「午後のお茶が済んだらグリーンゲイブルズへ行き、彼がどこに出かけていたのか、マリラからその理由を掴むとするわ」立派なご夫人はついに一連の思考の結論に至った。 「彼が一年のうちのこの時期に町に出かけることは普通ならありえない。もしカブの種を使い切ったら彼は着飾って馬車に乗り出かけるなんてことは無いでしょう。医師のところに行く時のように急いではいなかった。 昨夜何かが起こって彼は発ったに違いない。 全くわからない。一体なぜ、今日マシュー・カスバートがアヴォンリーを出たのかわかるまで気になってしょうがないわ」
そういった次第でお茶の後、レイチェル夫人は出かけた。それほど遠くはない。カスバート家の住む大きく広がる果樹園に囲まれた家は、くぼ地のリンド家からわずか4分の1マイル登った場所にあった。 確かに、長い小道は、実際より長く感じられた。 マシュー・カスバートの父親は、のちの彼の子のように恥ずかしがり屋で物静かだった。彼が自分の農場を作った時、森の中に引きこもることは無かったが、自身の同胞からはできるだけ遠くに離れた。 グリーンゲイブルズは彼の開墾地の最も外れに建てられて、それは今日までそこにある。他のすべてのアヴォンリーの家々は村を貫く幹線道路沿いに寄せ合うように建てられているが、グリーンゲイブルズはそれらから辛うじて見える程度だ。 レイチェル・リンド夫人はそのような住まいを、生活をする場所だとは認めていなかった。

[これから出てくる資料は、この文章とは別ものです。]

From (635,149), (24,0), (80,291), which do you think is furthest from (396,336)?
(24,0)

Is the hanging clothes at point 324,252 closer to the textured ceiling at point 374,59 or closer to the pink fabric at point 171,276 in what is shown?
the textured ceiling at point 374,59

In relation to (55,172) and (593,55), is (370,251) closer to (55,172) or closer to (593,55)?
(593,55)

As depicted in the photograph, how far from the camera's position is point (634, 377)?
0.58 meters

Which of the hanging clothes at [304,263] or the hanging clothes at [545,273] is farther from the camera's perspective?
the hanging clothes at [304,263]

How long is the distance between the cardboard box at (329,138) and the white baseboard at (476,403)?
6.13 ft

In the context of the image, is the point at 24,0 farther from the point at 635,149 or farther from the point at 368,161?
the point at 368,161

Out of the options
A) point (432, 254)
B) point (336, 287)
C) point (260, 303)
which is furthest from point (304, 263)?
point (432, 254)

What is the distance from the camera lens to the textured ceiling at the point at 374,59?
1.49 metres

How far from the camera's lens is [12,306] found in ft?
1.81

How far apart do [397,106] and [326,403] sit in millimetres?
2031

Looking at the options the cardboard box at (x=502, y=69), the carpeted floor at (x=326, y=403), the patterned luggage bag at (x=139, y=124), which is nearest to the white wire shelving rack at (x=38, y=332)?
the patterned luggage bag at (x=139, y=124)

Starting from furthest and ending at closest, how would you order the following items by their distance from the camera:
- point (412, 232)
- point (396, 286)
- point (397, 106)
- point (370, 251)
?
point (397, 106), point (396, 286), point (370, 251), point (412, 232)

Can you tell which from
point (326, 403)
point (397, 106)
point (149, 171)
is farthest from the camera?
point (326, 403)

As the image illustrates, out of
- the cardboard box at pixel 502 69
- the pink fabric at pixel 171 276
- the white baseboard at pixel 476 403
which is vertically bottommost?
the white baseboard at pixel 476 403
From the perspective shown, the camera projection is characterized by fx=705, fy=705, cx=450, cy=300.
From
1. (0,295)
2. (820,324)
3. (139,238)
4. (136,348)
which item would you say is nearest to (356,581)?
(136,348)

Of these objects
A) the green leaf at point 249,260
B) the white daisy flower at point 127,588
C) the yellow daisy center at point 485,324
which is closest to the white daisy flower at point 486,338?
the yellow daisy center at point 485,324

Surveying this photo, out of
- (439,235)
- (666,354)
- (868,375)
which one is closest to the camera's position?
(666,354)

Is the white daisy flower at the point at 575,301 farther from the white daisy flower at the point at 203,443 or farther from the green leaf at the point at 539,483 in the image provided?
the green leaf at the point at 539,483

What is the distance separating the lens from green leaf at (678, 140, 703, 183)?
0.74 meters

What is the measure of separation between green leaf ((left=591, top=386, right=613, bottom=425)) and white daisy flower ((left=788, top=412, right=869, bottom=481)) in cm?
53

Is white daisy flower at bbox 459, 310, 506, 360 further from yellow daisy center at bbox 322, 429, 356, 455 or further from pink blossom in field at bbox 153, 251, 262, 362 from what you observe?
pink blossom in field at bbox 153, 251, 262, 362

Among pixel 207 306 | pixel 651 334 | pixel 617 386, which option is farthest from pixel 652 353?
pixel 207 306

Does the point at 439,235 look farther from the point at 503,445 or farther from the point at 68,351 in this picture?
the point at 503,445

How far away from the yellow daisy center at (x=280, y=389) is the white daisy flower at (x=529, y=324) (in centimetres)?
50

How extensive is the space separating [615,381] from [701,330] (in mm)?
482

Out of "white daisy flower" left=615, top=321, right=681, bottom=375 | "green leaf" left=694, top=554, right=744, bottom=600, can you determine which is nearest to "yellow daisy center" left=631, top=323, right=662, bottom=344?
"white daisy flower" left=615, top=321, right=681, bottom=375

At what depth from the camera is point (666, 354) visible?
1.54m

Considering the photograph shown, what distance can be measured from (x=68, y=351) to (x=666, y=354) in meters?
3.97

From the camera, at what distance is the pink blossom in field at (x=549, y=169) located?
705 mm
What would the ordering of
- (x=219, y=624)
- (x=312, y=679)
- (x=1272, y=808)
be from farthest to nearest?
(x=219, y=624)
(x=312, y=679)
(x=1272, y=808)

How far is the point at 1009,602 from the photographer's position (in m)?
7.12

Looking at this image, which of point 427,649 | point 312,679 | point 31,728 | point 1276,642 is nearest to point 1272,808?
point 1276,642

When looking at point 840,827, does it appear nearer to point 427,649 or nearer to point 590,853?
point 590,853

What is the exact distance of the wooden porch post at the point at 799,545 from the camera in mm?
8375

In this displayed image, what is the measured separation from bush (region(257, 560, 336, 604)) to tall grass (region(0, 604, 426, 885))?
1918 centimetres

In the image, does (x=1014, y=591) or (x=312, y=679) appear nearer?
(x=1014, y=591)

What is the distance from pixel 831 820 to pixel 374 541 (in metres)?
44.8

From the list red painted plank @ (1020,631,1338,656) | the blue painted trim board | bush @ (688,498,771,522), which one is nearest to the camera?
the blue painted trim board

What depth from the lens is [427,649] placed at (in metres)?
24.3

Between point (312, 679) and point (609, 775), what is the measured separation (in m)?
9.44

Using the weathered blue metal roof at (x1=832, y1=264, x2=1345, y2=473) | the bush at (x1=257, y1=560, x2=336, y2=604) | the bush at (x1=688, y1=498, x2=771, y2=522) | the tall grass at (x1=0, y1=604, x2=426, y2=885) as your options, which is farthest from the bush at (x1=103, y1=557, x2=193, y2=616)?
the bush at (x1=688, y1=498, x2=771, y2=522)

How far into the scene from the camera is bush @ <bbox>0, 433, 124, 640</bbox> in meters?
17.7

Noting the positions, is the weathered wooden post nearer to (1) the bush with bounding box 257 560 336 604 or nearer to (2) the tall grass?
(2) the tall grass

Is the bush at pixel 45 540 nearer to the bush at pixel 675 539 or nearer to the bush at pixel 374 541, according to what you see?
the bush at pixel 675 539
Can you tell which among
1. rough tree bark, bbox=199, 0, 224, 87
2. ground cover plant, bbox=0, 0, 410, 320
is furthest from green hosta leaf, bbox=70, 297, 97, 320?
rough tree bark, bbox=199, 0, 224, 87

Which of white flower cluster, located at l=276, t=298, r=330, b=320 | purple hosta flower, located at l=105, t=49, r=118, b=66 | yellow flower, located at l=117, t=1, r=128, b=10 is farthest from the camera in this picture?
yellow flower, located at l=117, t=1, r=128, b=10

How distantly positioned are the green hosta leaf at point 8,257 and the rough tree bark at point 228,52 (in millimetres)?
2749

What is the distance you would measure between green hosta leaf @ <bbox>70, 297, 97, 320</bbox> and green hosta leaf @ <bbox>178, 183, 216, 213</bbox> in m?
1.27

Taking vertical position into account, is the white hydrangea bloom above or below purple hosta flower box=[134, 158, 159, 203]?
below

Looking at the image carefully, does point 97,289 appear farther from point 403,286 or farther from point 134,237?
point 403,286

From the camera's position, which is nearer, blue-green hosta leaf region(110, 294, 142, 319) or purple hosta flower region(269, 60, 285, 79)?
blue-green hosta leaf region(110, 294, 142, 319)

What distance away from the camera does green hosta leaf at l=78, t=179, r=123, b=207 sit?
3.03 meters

「滞在しているだけ、なんというか…」彼女は深い轍が刻まれ、野バラの茂みに挟まれた草の多い小道に沿って歩みを進めながら言う。 「マシューとマリラが共に少し変わってるのは当然ですよ、自らこんな離れたところに住むのだから。 木を友としてなんて。もしかしてそれで充分なのでしょう。 私は人の方がいいわ。 確かに、2人は十分満足しているように見える。ただ私が思うに、彼らはそんな状態に慣れているだけ。 アイルランド人が言ったように、体は何事にも慣れる、たとえ吊るされるとしてもね」
こうしてレイチェル夫人は小道からグリーンゲイブルズの裏庭に入った。 緑鮮やかで楚々とし入念に手入れされた庭で、片側に立派で長老のような柳が並び、反対側に上品なロンバルディが並んでいた。 枝一本も石ころもそこには無く、もしそういうものがあったらレイチェル夫人は見落とさないだろう。 夫人の個人的な見解ではマリラ・カスバートは家の中を掃除するのと同じ頻度で庭を掃除しているとみていた。 誰かが地面に食べ物を落としても、ことわざのように泥など付かず拾って食べられるほどだ。